Membela Manifesto Politik Rakyat Papua 1 Desember 1961

Membela Manifesto Politik Rakyat Papua 1 Desember 1961

Menjawab Pertanyaan yang Kerap Dipakai untuk Mendiskreditkan Hak Politik Bangsa Papua


Konteks Historis dan Kebangkitan Kesadaran Papua

Manifesto Politik Bangsa Papua yang diumumkan pada 1 Desember 1961 sering menjadi sasaran berbagai pertanyaan yang sengaja disusun untuk memperkecil, bahkan meniadakan, legitimasi historis dan politik bangsa Papua. Banyak argumen dilontarkan untuk menggiring opini bahwa deklarasi tersebut hanyalah produk kolonial atau manipulasi Belanda. Padahal, jika menelusuri dinamika politik saat itu, tampak jelas bahwa Manifesto tersebut merupakan ekspresi asli dari kehendak bangsa Papua sendiri, yang disampaikan melalui lembaga perwakilan mereka: Nieu Guinea Raad.

Deklarasi 1961 lahir dari proses panjang kebangkitan identitas Papua. Ketika pendidikan modern berkembang, ketika sekolah-sekolah dan pelatihan administrasi dibuka bagi orang Papua, dan ketika komunikasi antarwilayah semakin intens, muncul generasi baru pemimpin yang mulai mempertanyakan posisi politik mereka. Dunia sendiri sedang berada dalam gelombang dekolonisasi yang menghancurkan struktur kolonial tua dan melahirkan puluhan negara baru. Dalam arus inilah para pemimpin Papua menyadari bahwa mereka bukan sekadar suku-suku yang terpisah, tetapi bagian dari satu keluarga besar Melanesia dengan kepribadian bersama yang khas.


Nieuw Guinea Raad sebagai Lembaga Politik Bangsa Papua

Ketika Nieuw Guinea Raad dibentuk pada awal 1961, ia bukan lembaga kosmetik atau formalitas kolonial, melainkan parlemen yang beranggotakan wakil-wakil Papua dari berbagai wilayah—Hollandia, Biak, Sorong, Manokwari, Serui, Merauke—yang dipilih dalam struktur pemerintahan lokal.

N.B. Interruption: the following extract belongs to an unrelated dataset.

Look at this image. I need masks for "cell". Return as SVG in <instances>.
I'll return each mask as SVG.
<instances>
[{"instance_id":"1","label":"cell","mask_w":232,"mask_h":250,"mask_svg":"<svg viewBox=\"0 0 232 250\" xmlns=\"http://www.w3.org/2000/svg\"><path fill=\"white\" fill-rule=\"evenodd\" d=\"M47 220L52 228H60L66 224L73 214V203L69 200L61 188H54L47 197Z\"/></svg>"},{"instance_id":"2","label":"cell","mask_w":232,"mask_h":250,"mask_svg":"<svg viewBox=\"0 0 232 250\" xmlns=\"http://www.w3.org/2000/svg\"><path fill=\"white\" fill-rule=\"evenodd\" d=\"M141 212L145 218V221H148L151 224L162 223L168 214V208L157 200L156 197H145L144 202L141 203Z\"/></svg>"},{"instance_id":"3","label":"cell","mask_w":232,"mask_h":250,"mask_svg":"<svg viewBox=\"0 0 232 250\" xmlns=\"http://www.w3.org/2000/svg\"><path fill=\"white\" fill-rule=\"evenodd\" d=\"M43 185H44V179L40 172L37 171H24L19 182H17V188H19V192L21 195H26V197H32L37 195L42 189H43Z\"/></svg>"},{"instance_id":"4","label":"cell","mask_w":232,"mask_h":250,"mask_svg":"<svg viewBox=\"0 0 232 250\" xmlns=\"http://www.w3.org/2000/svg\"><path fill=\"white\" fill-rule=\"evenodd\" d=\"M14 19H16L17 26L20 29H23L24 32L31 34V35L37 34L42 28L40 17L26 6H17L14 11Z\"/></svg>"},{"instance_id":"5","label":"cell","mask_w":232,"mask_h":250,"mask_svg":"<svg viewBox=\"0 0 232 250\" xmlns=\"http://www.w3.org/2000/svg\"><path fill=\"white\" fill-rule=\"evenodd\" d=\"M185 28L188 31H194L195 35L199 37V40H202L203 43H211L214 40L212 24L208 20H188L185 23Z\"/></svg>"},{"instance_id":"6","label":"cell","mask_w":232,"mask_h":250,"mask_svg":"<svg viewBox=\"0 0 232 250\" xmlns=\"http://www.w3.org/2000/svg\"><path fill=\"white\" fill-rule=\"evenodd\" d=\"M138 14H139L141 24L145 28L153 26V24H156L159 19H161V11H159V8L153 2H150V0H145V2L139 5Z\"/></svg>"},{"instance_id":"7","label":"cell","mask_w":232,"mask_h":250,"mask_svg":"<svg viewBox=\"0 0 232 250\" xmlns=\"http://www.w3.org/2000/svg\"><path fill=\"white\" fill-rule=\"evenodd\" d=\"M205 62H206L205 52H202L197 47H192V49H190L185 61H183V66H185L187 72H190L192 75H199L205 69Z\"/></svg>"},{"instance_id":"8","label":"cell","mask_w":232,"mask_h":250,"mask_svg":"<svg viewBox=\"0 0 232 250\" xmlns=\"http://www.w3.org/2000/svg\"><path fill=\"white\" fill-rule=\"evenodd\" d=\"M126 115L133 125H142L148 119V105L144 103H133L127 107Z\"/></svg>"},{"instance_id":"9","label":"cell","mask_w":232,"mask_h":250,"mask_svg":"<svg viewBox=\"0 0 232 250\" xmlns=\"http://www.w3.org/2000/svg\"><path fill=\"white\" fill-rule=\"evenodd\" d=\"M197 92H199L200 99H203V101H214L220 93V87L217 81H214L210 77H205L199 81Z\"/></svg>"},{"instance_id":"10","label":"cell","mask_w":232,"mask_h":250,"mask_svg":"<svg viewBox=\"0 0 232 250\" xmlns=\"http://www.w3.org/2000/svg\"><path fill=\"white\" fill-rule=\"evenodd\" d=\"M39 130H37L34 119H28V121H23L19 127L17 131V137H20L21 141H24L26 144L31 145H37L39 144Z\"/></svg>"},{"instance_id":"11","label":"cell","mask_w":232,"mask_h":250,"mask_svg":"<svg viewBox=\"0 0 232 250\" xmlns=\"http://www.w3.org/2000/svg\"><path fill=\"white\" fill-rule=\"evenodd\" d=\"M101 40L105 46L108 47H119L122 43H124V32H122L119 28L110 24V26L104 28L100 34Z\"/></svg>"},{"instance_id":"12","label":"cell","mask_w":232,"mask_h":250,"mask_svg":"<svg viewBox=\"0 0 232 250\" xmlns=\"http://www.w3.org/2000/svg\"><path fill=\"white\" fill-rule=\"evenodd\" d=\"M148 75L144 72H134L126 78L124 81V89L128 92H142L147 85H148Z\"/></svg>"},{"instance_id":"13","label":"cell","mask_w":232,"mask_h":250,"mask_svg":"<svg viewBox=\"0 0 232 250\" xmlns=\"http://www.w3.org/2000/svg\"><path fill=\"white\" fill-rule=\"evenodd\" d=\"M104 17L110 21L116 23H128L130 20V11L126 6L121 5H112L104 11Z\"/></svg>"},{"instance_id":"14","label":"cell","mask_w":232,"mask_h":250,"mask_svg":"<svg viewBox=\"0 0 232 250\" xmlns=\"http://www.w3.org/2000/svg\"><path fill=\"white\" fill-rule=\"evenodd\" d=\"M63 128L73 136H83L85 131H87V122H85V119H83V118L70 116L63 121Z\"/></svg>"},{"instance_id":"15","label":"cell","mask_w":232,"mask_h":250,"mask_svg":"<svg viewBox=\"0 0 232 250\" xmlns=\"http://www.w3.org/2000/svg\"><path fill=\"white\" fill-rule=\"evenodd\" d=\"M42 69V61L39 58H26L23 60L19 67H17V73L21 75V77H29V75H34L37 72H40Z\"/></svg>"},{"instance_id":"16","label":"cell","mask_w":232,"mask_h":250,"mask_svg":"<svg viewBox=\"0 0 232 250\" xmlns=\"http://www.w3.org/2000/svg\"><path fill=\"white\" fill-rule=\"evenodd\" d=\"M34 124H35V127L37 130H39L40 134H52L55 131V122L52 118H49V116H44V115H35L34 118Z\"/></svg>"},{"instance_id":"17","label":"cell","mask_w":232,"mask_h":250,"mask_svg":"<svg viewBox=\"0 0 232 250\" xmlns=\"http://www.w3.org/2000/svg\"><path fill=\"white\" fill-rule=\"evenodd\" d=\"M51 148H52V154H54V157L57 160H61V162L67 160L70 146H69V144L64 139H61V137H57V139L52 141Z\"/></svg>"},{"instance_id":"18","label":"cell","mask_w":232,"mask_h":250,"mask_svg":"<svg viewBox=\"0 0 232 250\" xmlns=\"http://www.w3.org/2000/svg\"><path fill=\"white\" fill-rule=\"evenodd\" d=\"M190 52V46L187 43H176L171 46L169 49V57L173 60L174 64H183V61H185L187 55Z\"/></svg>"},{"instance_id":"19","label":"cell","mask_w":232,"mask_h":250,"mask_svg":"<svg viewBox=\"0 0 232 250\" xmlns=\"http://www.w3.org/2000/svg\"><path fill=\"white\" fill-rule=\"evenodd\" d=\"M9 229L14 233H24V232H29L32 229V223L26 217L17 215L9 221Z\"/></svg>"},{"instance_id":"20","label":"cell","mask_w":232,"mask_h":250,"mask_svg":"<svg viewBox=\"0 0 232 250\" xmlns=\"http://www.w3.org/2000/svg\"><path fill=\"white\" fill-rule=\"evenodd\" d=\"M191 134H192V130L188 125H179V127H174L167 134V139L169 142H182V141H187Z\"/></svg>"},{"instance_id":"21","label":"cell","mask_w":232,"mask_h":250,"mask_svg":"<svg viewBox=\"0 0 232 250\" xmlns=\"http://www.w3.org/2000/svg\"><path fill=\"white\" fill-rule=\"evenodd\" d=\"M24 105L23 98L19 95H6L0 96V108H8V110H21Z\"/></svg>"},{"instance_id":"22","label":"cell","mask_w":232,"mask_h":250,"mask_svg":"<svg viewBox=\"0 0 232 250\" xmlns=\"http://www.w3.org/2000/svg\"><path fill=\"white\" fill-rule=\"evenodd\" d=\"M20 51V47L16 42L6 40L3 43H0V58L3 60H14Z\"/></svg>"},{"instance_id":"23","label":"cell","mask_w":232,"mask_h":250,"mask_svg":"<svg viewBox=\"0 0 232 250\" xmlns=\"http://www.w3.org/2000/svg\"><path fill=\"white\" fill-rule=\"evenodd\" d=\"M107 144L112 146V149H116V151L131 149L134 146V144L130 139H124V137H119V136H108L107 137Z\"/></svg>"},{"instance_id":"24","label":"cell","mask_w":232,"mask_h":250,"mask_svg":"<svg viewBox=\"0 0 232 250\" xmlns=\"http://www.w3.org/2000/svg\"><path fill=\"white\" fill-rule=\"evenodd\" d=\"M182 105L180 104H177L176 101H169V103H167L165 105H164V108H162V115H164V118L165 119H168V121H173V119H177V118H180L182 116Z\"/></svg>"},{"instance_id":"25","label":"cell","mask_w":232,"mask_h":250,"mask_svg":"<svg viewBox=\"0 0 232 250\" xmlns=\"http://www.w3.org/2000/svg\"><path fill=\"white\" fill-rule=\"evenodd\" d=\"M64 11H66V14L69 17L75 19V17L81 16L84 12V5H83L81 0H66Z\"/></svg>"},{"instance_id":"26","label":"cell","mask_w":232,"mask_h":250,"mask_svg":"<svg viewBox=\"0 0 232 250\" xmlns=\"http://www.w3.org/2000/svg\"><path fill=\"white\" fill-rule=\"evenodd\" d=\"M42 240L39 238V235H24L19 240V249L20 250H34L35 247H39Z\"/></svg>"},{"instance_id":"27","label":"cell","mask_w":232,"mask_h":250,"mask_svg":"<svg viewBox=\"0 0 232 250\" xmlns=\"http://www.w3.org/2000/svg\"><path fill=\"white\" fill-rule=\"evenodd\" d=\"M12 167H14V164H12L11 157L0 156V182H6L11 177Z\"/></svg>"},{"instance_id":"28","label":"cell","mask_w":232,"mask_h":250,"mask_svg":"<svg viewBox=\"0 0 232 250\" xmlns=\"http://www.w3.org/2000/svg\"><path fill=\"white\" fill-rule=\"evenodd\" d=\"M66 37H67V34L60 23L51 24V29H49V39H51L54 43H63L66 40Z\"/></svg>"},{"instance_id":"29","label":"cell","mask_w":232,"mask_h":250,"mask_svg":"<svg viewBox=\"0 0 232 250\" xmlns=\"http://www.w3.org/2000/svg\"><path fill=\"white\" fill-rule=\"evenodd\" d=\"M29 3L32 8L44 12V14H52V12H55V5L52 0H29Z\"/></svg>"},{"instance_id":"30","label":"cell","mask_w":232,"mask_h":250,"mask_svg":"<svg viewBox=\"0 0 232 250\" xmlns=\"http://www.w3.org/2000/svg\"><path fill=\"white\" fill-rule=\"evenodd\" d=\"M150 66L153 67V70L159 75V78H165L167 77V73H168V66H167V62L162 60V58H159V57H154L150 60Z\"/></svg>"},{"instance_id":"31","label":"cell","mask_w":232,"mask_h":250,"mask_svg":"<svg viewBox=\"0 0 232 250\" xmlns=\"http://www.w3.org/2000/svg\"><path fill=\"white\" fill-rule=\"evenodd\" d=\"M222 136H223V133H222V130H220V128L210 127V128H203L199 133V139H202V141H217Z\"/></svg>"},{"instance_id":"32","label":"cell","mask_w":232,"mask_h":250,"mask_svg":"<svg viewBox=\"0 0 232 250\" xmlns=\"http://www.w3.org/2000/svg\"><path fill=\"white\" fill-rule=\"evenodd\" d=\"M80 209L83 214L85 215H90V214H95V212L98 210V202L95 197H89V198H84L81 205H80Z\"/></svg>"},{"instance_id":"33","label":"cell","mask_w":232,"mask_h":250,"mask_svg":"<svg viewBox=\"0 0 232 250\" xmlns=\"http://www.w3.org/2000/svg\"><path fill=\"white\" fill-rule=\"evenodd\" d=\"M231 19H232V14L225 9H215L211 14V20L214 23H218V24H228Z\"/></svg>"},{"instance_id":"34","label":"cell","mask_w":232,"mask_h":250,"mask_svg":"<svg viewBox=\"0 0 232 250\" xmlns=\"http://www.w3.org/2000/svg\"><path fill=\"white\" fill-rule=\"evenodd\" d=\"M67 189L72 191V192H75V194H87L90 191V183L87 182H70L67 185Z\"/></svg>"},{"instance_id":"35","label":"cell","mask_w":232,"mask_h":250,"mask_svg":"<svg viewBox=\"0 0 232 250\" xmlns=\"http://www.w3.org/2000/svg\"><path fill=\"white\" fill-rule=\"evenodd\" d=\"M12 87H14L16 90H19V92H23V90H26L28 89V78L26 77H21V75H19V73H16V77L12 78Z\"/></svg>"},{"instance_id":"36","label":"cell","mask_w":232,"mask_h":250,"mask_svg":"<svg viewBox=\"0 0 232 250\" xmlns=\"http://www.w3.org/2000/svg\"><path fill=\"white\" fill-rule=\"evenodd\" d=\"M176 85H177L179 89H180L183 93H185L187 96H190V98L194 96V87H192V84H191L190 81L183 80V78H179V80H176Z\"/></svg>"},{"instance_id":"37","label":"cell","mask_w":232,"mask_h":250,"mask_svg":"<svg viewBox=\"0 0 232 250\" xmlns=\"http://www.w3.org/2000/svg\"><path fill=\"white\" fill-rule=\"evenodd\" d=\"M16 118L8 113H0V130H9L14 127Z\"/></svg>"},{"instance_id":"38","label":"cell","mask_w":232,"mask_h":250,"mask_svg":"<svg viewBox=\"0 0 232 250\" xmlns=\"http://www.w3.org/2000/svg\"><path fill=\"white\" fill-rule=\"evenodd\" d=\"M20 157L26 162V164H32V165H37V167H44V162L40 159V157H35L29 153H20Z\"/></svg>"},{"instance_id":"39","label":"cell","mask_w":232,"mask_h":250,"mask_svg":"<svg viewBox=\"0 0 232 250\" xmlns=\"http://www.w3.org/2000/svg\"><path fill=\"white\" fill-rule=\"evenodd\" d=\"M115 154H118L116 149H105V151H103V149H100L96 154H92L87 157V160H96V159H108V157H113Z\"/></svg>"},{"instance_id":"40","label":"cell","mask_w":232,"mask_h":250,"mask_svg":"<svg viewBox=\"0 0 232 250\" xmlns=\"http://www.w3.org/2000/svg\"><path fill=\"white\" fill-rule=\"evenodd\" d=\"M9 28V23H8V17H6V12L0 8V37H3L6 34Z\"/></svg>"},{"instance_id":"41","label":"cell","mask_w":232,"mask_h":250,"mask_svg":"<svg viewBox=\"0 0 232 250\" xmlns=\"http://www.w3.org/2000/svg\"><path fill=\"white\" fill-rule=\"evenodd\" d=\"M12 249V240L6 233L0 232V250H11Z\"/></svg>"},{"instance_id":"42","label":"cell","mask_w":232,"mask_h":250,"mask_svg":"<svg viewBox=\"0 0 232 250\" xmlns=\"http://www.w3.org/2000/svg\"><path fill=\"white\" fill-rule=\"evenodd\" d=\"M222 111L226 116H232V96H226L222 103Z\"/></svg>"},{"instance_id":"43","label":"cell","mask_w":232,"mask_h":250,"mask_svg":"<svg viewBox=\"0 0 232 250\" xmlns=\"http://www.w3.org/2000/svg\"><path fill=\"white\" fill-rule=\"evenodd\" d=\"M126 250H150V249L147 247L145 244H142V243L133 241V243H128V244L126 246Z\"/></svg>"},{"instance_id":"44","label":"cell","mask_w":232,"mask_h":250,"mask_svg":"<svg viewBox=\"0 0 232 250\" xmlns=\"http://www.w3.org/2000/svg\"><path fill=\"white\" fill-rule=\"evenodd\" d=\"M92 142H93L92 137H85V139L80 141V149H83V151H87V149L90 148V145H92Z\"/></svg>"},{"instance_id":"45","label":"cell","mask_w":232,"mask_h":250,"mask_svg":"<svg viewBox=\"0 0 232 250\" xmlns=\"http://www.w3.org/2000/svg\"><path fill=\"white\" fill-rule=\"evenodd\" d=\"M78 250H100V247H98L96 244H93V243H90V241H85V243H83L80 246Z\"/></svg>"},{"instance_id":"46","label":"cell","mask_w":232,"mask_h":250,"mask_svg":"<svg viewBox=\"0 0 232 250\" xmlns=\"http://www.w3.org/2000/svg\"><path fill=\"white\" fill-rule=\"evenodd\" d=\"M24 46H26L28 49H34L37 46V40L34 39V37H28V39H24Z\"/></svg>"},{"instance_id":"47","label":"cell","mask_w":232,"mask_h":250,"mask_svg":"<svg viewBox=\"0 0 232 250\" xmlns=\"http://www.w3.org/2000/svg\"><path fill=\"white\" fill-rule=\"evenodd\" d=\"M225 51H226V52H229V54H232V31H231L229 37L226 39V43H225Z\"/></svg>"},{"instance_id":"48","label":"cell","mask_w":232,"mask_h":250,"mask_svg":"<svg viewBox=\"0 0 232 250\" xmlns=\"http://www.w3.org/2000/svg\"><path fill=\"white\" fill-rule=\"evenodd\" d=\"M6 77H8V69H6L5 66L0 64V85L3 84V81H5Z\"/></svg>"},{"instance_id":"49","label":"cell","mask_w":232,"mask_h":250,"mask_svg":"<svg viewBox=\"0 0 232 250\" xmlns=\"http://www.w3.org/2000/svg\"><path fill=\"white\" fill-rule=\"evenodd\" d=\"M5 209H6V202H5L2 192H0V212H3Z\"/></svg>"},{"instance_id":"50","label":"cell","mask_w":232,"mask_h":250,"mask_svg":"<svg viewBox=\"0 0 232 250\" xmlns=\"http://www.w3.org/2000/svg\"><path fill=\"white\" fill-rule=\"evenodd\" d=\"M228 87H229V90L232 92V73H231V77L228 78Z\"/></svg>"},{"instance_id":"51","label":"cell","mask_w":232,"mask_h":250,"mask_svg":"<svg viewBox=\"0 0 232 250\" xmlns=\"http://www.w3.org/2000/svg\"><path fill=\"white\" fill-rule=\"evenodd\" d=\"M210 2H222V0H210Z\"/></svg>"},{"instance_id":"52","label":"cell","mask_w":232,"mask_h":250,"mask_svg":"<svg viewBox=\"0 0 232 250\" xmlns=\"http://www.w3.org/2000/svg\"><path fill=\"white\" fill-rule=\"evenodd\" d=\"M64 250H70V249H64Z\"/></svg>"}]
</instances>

Dalam sidang-sidang resmi Dewan inilah identitas politik bangsa Papua dirumuskan secara serius. Para pemimpin seperti Nicolaas Jouwe, Markus Kaisiepo, Willem Zonggonau, Frits Kirihio, dan banyak tokoh lainnya, dengan kesadaran penuh akan zamannya, merumuskan masa depan Papua.

Dari proses musyawarah itulah lahir Manifesto Politik Bangsa Papua, Bendera Bintang Kejora, lagu “Hai Tanahku Papua”, dan lambang Burung Mambruk. Semua ini bukan keputusan sepihak Belanda, melainkan hasil keputusan parlemen Papua. Karena itu, ketika ditanyakan “siapa yang memproklamirkan Manifesto 1 Desember 1961?”, jawabannya sangat jelas: yang memproklamirkan adalah bangsa Papua sendiri melalui lembaga demokratiknya.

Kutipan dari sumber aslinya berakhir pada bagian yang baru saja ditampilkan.